§ LESETEXT:
# Off Bike > Ranger's Talk Corner & Off-Topic >  GPS Navigation mit Android - eingescannte Karten referenzieren

## georg

Hallo allerseits!

Ich bin seit einiger Zeit nicht mehr mit dezitierten GPS Geräten, sondern mit Android Smartphone mit Apemap unterwegs.
Vorteile: Akku hält länger (sic!), Ersatzakku billiger, besserer Bildschirm, ... bessere Karten in Österreich.

ABER: Ich bin jetzt auch öfter mal in F und I unterwegs und da kommt man schwer an brauchbares digitales Kartenmaterial. Papierkarten sind aber en masse vorhanden und daher meine Frage:
Wie zum Teufel funktioniert das, eine eingescannte Karte zu referenzieren? Wie ich dann das Ding in das Telefon bringe ist klar, aber mit welcher Software und wie kann ich eine Karte (jpg) in eine mit UTM Punkten referenzierte Karte umwandeln?

Irgendwie sind mir die Sachen die google da ausspuckt unklar.

Vielleicht kann wer helfen. Probieren kann ichs ja mal.  :Wink:

----------


## .maraio.

Hi Georg,
ich hab mich letztes jahr mal damit beschäftigt...bisschen zu kurz um dir jetzt alles zu erklären. Obwohl es hätte schon einen reiz dir mal was beizubringen  :Wink: 
Den link hatte ich noch in meiner leiste versteckt:
www.merkartor.de/tipps_wissen/tipps_wissen.php

Denk mal das bringt dich auf den richtigen weg...

----------


## georg

Danke für den Link, der war mir eh schon bekannt - die Theorie ist ja auch - zumindest auf dem Nutzerniveau - recht einfach, ich hab nur bis jetzt eine möglichst einfache Umsetzung mit einem Programm gesucht.

Aber die Tiefen der google Suche hat folgenden Thread im apemap-forum ausgespuckt:
Kartenmaterial durch Einscannen herstellen?
Da wird beschrieben, dass man einfach eine Textdatei (*.am9 Datei) zu einer Bitmap Karte schreibt und dort die Pixelkoordinaten geografischen Koordinaten zuweist.
Also recht simpel, ich werde das mal ausprobieren. Mir ist nur die Syntax der verschiedenen Möglichkeiten unklar, es gibt da auch keine Dokumentation drüber.

§ ANGEZEIGTE DATENSÄTZE:

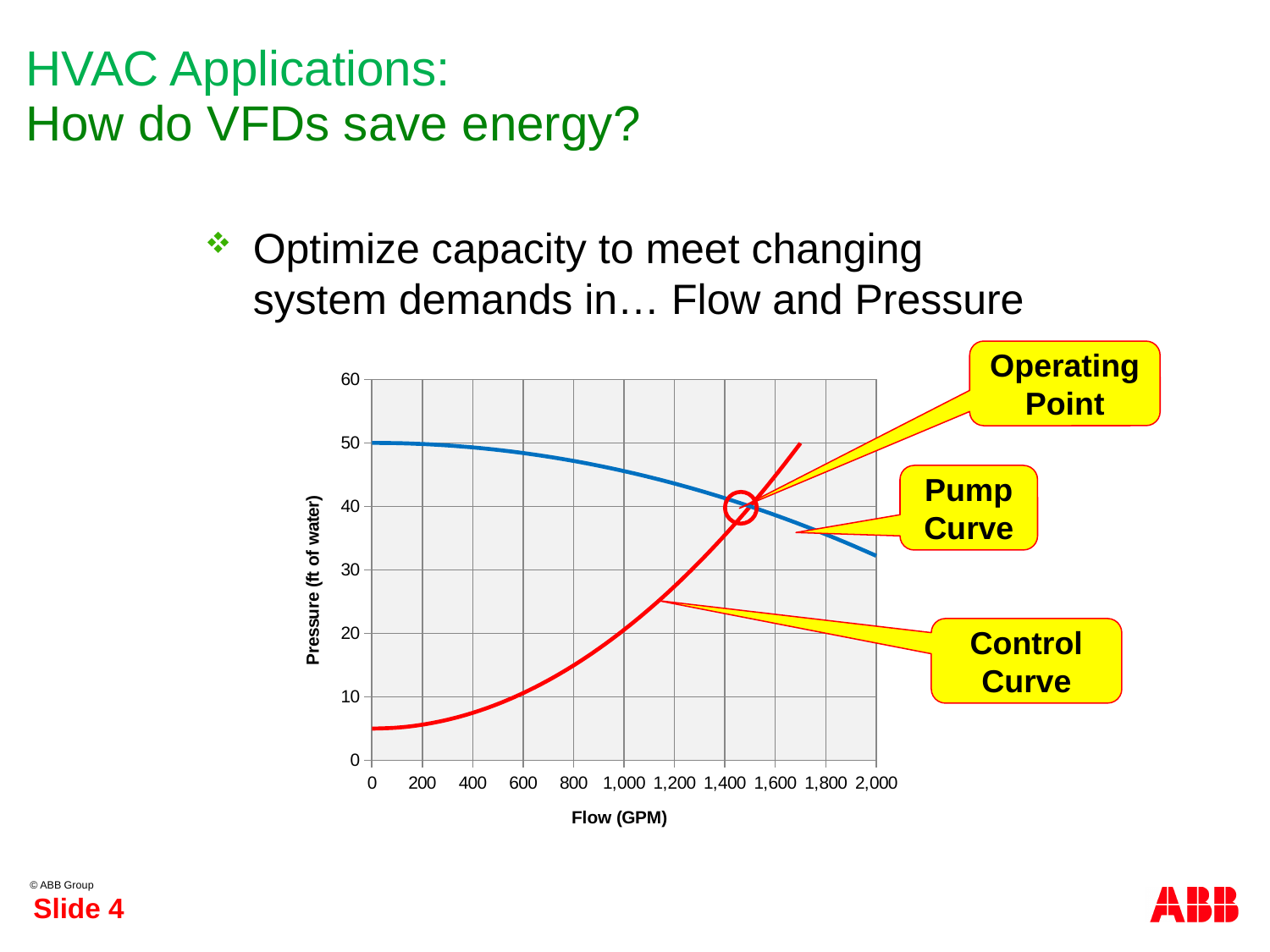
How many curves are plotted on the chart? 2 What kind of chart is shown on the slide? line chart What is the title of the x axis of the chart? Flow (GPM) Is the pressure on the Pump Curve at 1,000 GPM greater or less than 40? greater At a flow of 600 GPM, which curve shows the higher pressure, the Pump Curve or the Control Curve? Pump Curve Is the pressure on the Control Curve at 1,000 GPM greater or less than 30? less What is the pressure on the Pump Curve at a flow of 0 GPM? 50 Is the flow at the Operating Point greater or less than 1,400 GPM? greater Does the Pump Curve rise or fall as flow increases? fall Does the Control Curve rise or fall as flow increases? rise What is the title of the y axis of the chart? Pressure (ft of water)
...
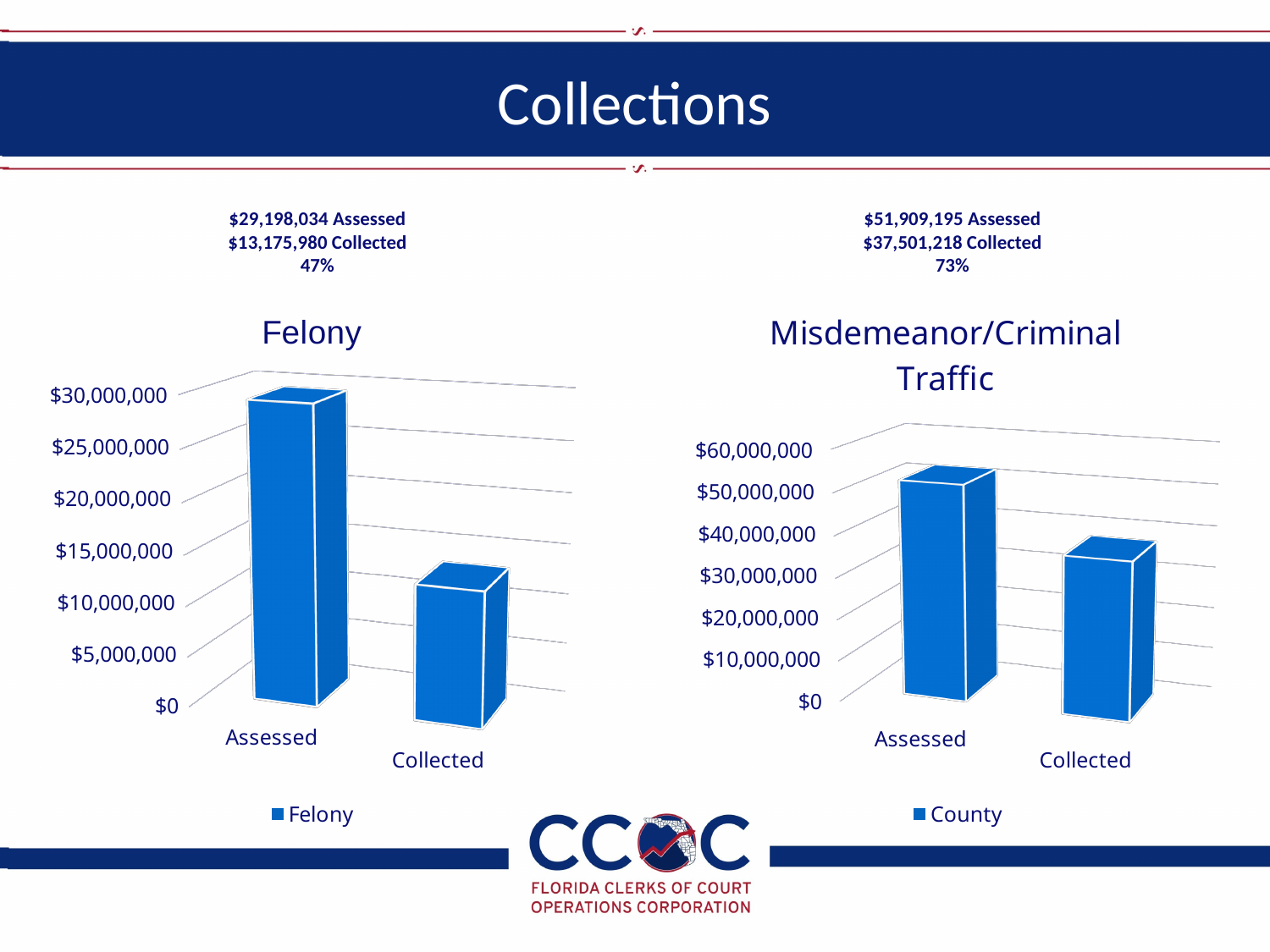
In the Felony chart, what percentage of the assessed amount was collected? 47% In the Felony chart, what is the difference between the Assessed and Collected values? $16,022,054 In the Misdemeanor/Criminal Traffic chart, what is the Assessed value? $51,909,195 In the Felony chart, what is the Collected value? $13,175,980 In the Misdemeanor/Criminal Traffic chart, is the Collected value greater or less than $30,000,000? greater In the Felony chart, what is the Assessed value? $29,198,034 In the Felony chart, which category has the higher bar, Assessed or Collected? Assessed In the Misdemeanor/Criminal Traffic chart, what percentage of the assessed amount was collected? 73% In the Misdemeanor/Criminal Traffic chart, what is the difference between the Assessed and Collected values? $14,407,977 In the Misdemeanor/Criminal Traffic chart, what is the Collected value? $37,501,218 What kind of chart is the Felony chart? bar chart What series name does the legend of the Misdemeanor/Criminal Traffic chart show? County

§ DEINE AUFGABE:
Aktualisiere im Lesetext den Abschnitt von „Denk mal das“ bis „geografischen Koordinaten zuweist.“, indem du darin „Textdatei“ durch „Konfigurationsdatei“ ersetzt. Gib den ganzen Abschnitt mit dieser Änderung wieder.

§ ENDGÜLTIGE ANTWORT:
Denk mal das bringt dich auf den richtigen weg...

----------


## georg

Danke für den Link, der war mir eh schon bekannt - die Theorie ist ja auch - zumindest auf dem Nutzerniveau - recht einfach, ich hab nur bis jetzt eine möglichst einfache Umsetzung mit einem Programm gesucht.

Aber die Tiefen der google Suche hat folgenden Thread im apemap-forum ausgespuckt:
Kartenmaterial durch Einscannen herstellen?
Da wird beschrieben, dass man einfach eine Konfigurationsdatei (*.am9 Datei) zu einer Bitmap Karte schreibt und dort die Pixelkoordinaten geografischen Koordinaten zuweist.